At one point it was Jazz, then Blues, Gospel, Soul and now Hip Hop. Hip Hop dominates the popular music landscape across the planet. It has, however, grown to become extremely complex with people like Wiz Kalifa and his friends as architects. This current derivative of Hip Hop that finds a place in the hearts of, mostly, adolescents is said to be financially more rewarding. It is the reason why it is most favored. However, there are people who love doing certain things for the sake of it and money will not sway their direction as a result. The song, Blurred Lines by Robin Thicke, to me, seems to reflect the mind of a guy that has chosen to defy the rule. It moves far away from Hip Hop barring the contribution from TI Pharrell.

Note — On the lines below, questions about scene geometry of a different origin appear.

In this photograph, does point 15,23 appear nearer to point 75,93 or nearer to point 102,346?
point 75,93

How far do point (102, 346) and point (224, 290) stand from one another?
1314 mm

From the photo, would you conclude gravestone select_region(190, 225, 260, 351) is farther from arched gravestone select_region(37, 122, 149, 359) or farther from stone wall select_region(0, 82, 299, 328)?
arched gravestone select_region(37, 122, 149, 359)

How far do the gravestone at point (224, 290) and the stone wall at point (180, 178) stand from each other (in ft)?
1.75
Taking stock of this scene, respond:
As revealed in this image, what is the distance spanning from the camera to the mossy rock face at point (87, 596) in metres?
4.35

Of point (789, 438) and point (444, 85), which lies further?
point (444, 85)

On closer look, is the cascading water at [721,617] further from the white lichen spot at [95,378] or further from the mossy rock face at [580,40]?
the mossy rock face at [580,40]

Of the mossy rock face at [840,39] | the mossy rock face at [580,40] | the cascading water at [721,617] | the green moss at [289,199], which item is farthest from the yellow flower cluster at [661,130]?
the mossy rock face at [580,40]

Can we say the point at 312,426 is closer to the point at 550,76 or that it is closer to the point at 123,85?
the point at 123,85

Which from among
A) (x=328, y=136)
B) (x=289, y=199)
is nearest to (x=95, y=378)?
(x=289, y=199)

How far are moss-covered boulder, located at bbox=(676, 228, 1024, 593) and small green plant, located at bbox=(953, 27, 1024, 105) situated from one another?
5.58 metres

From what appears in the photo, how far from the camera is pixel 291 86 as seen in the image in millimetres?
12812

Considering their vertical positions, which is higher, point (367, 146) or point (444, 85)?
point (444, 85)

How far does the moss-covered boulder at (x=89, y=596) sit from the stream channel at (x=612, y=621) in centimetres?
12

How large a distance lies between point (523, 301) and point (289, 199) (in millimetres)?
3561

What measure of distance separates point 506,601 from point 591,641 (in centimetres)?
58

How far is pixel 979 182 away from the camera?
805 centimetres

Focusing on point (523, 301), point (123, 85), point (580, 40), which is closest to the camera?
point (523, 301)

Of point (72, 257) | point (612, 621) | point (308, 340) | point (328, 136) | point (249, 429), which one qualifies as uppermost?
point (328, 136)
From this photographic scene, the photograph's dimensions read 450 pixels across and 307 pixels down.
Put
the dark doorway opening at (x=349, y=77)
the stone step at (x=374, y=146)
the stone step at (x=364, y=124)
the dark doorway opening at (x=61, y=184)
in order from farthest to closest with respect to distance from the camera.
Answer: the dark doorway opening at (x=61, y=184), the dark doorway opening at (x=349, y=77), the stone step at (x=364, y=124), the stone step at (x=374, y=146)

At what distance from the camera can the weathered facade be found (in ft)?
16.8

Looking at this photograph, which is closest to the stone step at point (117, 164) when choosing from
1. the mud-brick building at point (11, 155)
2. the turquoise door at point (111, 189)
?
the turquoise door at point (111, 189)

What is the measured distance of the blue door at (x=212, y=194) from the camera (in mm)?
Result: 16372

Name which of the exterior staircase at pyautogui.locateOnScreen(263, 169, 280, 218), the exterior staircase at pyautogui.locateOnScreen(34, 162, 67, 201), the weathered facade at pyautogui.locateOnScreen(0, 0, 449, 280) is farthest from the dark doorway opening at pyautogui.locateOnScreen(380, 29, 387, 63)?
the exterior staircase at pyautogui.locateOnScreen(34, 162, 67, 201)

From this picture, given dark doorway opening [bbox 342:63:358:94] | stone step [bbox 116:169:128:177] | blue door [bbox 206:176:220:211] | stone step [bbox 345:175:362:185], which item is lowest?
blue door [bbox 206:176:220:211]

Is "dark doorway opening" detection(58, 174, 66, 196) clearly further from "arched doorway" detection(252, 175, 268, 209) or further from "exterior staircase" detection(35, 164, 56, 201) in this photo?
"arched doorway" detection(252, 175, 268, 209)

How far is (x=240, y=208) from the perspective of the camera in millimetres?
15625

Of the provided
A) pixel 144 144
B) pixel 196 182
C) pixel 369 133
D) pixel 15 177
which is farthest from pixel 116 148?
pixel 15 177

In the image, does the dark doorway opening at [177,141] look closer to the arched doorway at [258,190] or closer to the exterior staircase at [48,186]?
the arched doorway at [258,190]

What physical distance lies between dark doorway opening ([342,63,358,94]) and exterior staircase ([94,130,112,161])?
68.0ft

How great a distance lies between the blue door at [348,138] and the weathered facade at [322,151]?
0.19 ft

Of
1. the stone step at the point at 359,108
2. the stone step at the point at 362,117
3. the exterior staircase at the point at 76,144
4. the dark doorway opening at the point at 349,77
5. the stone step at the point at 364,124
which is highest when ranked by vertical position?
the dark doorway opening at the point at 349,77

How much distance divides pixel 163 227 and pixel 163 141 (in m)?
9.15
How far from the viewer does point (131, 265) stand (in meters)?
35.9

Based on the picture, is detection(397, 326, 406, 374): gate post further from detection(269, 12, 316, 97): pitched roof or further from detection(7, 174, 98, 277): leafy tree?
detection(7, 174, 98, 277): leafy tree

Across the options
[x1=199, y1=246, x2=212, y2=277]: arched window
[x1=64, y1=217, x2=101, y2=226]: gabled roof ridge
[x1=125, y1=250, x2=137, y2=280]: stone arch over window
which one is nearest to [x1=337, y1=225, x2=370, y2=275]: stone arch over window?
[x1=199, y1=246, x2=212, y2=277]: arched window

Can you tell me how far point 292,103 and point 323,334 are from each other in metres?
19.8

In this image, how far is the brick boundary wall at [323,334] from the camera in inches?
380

The lyric is also at variance with what obtains from the mostly abstract or illogical lyrical tradition of mainstream Hip Hop and related genres of music. The lyric represents the words of a man who is trying to persuade a woman to leave her boyfriend because he is a better man than the boyfriend. The role of rapper, TI Pharrell, is an extension of the same message albeit in rap format.

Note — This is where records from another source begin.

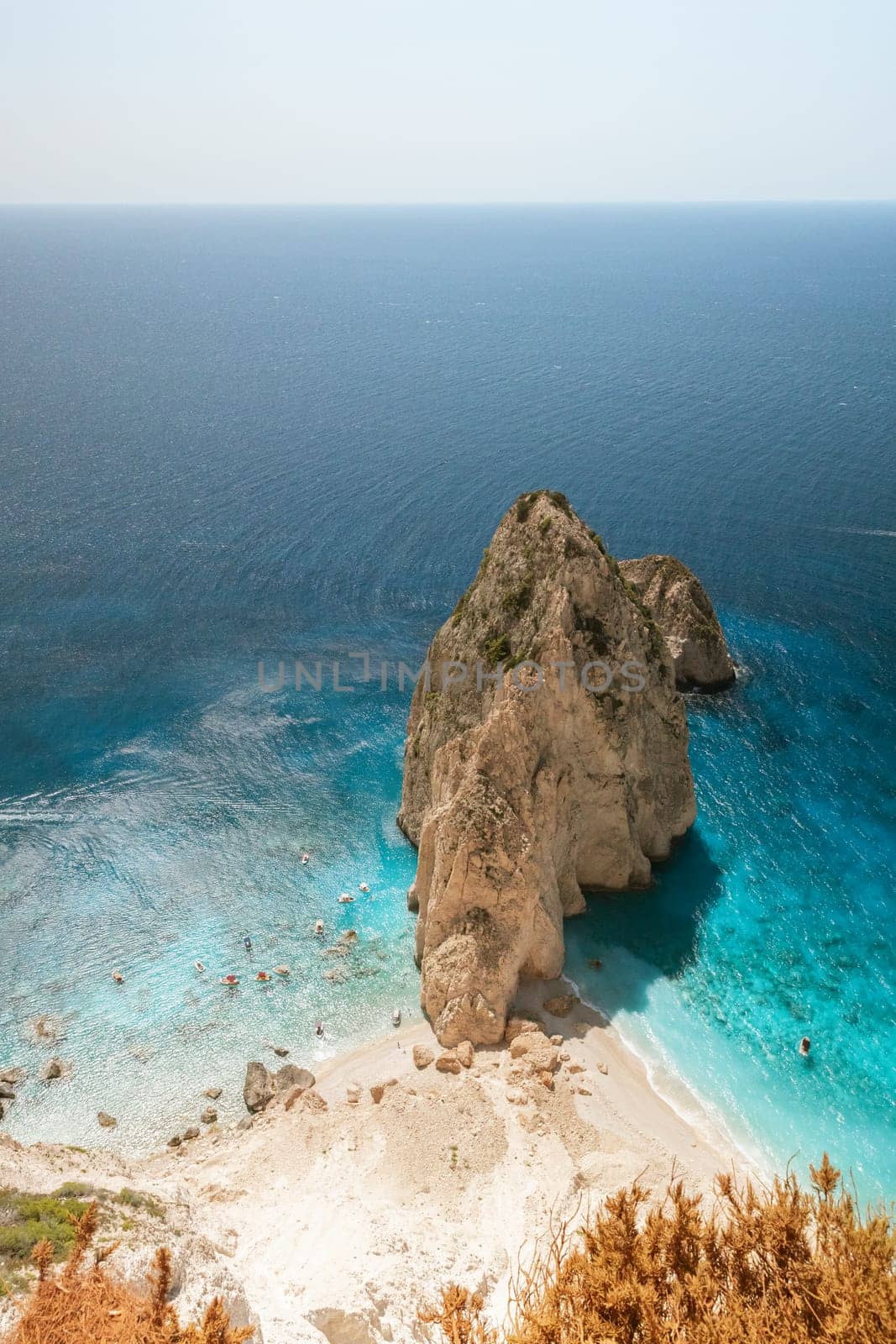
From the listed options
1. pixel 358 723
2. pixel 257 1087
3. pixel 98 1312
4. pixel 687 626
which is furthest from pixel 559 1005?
pixel 687 626

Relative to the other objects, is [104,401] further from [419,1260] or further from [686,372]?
[419,1260]

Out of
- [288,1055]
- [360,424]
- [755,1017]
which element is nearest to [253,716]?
[288,1055]

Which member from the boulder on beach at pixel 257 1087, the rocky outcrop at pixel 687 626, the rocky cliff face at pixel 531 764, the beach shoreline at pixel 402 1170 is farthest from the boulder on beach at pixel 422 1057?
the rocky outcrop at pixel 687 626

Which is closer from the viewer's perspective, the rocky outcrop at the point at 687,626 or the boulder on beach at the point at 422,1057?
the boulder on beach at the point at 422,1057

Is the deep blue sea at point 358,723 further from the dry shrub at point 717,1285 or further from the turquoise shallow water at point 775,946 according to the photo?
the dry shrub at point 717,1285

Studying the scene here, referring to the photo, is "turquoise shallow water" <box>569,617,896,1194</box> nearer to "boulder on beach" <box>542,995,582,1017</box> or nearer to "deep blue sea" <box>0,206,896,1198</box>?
"deep blue sea" <box>0,206,896,1198</box>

Robin Thicke was born 1977, meaning that the genre of Disco was about to fade away at the time he was becoming conscious of his surroundings. By the time he became a man, Hip Hop has dominated all the space there was for any music style. But passion is strong and overcomes just anything. His passion created the space for his genre of music. To me, Blurred Lines’ tends towards Disco. What I don’t know is whether it was by design or coincidence. One hears heavy baseline, seemingly from a bass guitar and some percussion and drumming.
Above all, the music reflects the mind of a guy who wants something unique, something that he alone has. You feel and see this in the pace of the song, the feeling it evokes, the video characters and their dress code. The video appears to have been short in just a single location, obviously to avoid any complex and potentially rowdy outcome, enabling the man to come out with exactly what he intended to present to music fans.
Music is the foundation of showbiz. Where it becomes boring, the opposite happens. Robin Thicke knows this and wouldn’t want to give the slightest room for such to happen.